What to produce: Pick out and copy every line of the entries below that contains the word "lettering". Case counts.

Records provided:

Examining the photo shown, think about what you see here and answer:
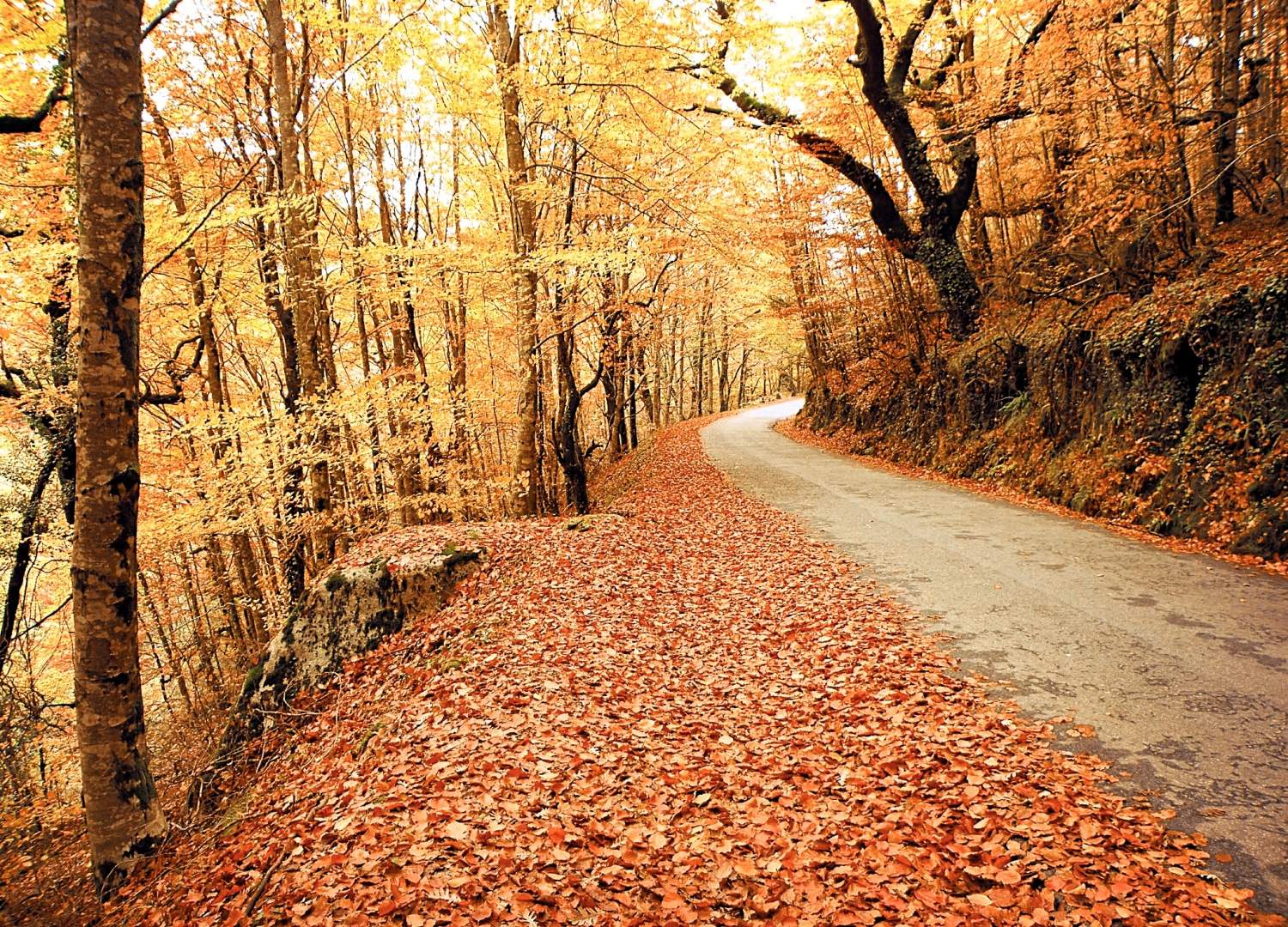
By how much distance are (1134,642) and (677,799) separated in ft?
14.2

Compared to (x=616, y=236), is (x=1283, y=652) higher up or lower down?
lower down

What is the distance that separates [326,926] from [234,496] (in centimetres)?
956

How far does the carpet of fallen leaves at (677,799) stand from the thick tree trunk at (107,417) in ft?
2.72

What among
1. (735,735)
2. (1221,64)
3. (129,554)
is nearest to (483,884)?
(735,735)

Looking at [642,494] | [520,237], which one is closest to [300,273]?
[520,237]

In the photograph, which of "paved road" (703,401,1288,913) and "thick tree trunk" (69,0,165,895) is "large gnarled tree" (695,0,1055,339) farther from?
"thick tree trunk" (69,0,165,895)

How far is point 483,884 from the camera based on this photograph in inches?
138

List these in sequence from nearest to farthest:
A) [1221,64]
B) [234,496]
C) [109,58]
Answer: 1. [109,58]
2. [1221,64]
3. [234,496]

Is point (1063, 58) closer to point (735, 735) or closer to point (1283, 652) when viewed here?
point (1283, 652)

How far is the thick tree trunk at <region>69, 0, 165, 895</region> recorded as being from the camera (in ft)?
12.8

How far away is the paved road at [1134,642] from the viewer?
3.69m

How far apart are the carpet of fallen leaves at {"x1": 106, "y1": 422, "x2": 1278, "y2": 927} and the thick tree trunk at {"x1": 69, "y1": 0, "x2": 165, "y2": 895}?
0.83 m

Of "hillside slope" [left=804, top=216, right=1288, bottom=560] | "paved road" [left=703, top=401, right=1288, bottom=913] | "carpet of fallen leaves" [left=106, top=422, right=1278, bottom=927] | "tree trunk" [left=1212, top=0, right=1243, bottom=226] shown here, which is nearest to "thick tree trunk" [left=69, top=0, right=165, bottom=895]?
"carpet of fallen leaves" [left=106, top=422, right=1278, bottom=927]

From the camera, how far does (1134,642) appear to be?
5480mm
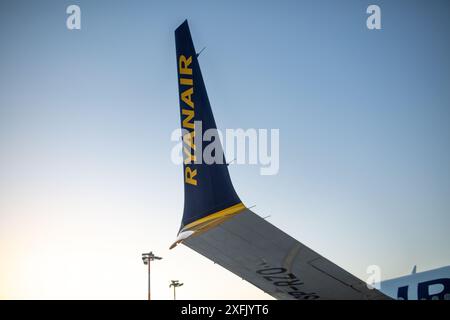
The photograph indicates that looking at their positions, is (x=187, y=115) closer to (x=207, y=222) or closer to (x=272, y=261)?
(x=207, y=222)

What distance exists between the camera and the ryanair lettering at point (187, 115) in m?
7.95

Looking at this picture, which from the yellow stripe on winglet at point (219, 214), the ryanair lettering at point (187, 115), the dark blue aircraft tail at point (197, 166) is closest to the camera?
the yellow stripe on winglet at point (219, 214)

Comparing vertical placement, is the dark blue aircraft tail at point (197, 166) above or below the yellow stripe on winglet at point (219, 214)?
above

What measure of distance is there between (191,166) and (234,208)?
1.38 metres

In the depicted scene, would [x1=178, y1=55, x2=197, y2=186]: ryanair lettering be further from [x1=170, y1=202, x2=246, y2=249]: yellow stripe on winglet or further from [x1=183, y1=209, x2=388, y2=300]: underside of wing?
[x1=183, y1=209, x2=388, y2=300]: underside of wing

Answer to the problem:
What distance exists between the camera and the ryanair lettering at point (187, 115) in m?
Looking at this picture, which from the yellow stripe on winglet at point (219, 214), the ryanair lettering at point (187, 115), the dark blue aircraft tail at point (197, 166) is closest to the camera?
In the depicted scene, would [x1=178, y1=55, x2=197, y2=186]: ryanair lettering be further from [x1=170, y1=202, x2=246, y2=249]: yellow stripe on winglet or further from [x1=183, y1=209, x2=388, y2=300]: underside of wing?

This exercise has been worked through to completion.